Should we count crows or errors? The late, great Bob Wears discusses some challenges with a myopic focus on “error”.
Post in the next couple of weeks.
He focuses on the matter in healthcare, saying that despite the push for innovation, the industry “remains trapped by old ideas [of human performance].
He says that this view of people as unreliable components in an otherwise safe system is “in a way reassuring”.
That is, believing that our systems are basically safe allays concerns, and avoids uncomfortable and costly fundamental changes.
Importantly, this belief is “also convincing, in the same way that optical illusions are convincing; it is easy to see “errors”, especially in hindsight”.
He counters with another view of human performance, where:
· “Human error” isn’t the cause of anything, and may not actually “exist as an objective, separable, and reliably identifiable construct”. Instead, error can be a symptom of deeper trouble in the system, and to understand failure then, we “must find how people’s assessments and actions made sense to them at the time”.
· Our systems are inherently hazardous, and this facet is driven by the realisation that our systems “embody fundamentally irreconcilable conflicts among goals that must be pursued simultaneously, like production, time, cost etc.
· Human error isn’t necessarily random, but “systematically connected to features of workers’ tools, tasks, artefacts, and working environments”. Thus, improving safety can come about from understanding and influencing these connections.
Highlighting these alternate characteristics, he maintains that “underneath every simple and obvious story about error, there is a deeper, more complex story and that eliciting, sharing, and learning from that story, not the “error” story, is what leads to improvement”.
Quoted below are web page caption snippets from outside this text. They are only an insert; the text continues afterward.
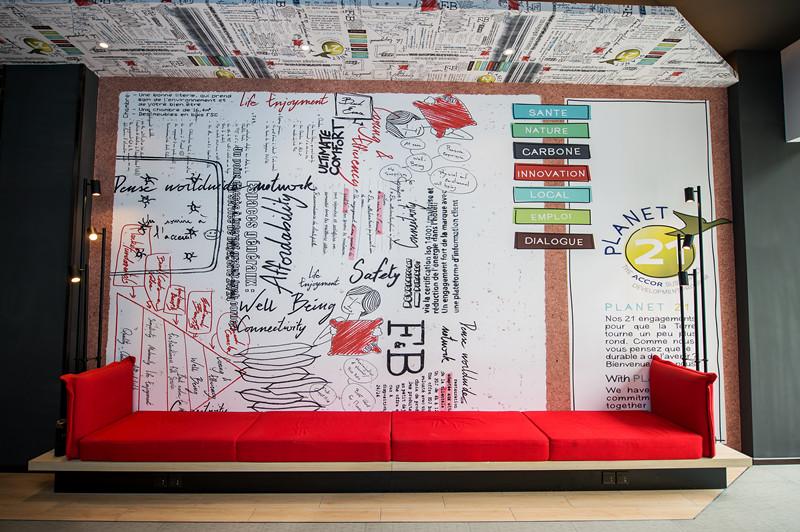 Ibis Hotel (Chengdu Wuhou Temple Jinli)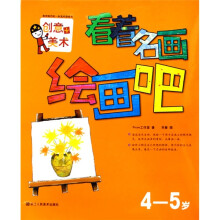 创意+美术:看着名画绘画吧(4-5岁)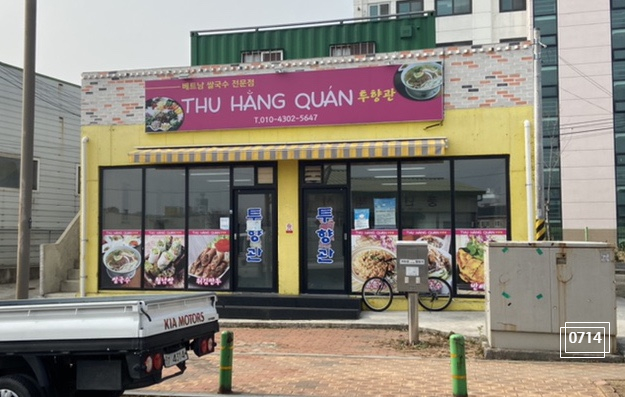 투향관 이미지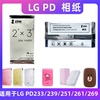 LG相纸PD233/238/239/251/261照片打印机相纸3寸zink相纸带背贴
Nevertheless, best intentions to mitigate the “errors in error” can just shift blame from one level (frontline workers) to others (management).
Wears remarks that “What labeling a fragment of behavior as an error really means is that we do not yet have a good enough understanding of the problem”.
Wears concludes “Error” counts are thus measures of ignorance, rather than measures of risk”.
[Of course, reality doesn’t need to be so black and white, and Wear uses these points for intellectual challenge rather than for literal application]


Ref: Wears, R. L. (2008). The error of counting “errors”. Annals of emergency medicine, 52(5), 502-503.